お坊さんにしておくのもったいない位、綺麗な顔立ちをしている。






「・・・尊雲」



「そんうんさん?」




おかしな名前ね、と言おうと思って口をつぐむ。


お坊さんなのだから、大抵そんな名前だろう。






「そうだ。それよりお前、大層な名をもらったものだな」




「何それ。どういう意味?」






ムッとして眉を歪める。






「お前は『鶴』を名乗るには早すぎる。まだせいぜい雛鳥だな」






まだ早いって!



怒りが沸々と沸いてくる。


彼は私のそんな反応を見て、にやにやと笑いながら見下ろしてくる。




い、意地が悪い!!!





私たち、初対面じゃないの!




まるでいじめっこの小学生!






この男、何て性格悪いのよ!!!







「早いってあんたねえ!!」



「ヒナはおかしな着物を着ているな。
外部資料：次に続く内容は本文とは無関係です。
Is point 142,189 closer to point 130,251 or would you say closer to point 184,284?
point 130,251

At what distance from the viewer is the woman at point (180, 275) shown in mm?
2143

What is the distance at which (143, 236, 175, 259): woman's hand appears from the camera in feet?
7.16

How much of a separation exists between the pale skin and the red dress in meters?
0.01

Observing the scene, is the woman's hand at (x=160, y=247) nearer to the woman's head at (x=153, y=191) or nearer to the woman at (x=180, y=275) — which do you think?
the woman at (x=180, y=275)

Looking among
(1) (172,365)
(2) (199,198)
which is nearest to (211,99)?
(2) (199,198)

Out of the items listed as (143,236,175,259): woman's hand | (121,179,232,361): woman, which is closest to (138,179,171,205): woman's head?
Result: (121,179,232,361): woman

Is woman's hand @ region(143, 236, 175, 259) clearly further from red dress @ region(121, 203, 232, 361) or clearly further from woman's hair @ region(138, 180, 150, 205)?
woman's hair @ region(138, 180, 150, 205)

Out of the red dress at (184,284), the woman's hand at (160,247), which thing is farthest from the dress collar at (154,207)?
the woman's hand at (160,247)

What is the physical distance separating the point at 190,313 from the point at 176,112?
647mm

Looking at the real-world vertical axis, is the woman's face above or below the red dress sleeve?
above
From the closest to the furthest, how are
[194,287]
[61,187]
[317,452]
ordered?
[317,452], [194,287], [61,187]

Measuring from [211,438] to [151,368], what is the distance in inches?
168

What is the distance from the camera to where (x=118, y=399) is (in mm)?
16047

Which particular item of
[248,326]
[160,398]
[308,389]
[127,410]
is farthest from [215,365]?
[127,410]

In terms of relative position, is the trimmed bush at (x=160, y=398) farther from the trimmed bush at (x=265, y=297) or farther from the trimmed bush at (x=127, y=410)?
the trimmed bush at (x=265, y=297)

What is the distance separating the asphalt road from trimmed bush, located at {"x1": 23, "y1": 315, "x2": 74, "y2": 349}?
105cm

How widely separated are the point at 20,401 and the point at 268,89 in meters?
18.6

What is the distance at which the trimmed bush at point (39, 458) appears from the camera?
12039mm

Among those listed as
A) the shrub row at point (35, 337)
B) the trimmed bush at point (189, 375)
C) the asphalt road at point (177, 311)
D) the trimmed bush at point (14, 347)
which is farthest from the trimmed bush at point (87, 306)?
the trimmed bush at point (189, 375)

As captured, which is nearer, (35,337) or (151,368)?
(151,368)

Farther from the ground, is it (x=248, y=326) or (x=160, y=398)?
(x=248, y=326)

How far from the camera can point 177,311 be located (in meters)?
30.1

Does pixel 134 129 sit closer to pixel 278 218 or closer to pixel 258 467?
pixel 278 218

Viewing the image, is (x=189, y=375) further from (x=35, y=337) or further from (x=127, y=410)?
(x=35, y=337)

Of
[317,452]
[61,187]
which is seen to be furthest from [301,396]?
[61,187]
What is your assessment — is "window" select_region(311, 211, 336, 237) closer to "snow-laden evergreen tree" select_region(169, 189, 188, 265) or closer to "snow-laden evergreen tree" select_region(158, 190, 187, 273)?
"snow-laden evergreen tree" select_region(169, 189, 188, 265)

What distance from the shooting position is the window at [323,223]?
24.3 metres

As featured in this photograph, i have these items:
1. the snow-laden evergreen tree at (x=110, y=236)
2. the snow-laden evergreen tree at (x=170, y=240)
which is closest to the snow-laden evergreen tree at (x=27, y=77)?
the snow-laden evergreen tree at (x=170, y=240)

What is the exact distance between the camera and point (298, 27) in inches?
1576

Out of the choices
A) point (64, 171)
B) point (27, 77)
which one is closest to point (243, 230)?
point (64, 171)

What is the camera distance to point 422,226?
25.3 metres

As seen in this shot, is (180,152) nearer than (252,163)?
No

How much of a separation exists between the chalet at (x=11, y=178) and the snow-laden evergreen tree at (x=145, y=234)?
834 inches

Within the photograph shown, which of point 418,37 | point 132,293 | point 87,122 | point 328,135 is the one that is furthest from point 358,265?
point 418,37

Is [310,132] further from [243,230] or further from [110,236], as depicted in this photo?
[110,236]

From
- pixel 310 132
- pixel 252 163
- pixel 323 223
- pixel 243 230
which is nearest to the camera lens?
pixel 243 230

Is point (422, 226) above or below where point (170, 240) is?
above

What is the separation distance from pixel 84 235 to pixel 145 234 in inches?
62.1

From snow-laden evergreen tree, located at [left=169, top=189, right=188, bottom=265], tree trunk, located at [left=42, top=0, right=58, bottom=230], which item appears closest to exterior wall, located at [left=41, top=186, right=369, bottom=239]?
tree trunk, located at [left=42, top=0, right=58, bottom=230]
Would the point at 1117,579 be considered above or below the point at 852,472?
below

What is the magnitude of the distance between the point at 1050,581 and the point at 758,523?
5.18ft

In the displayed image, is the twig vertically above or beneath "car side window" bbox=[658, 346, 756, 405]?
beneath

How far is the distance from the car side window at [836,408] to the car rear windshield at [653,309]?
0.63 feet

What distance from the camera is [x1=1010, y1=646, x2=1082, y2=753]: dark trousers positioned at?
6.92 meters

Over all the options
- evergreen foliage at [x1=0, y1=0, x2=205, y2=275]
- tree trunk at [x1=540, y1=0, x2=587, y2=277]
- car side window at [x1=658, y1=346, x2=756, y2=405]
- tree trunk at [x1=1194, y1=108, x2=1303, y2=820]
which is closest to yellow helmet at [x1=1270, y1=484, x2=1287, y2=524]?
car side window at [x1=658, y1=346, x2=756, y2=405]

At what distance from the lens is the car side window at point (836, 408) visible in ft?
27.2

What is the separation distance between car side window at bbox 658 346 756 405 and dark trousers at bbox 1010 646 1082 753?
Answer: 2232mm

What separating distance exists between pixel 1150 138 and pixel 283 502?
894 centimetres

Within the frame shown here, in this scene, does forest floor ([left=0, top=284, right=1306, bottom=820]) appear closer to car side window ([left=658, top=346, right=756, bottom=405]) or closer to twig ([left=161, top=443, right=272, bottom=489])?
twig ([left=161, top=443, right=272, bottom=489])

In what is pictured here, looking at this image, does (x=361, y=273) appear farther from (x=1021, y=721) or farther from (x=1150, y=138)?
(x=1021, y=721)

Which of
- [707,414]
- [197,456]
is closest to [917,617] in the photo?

どうやって脱がすのだ」







『ヒナ』







その言葉に息を飲む。




頭の奥に残る、あの声を思い出す。




心拍数が急上昇する。


指先までガタガタと震え出す。





「も、もう一度・・・」





声を上げた私を、訝しげに見つめる。







「もう一度、呼んで」







もう一度。



胸の中に未だ残る疑念を吹き飛ばして、


確固たるものにするために。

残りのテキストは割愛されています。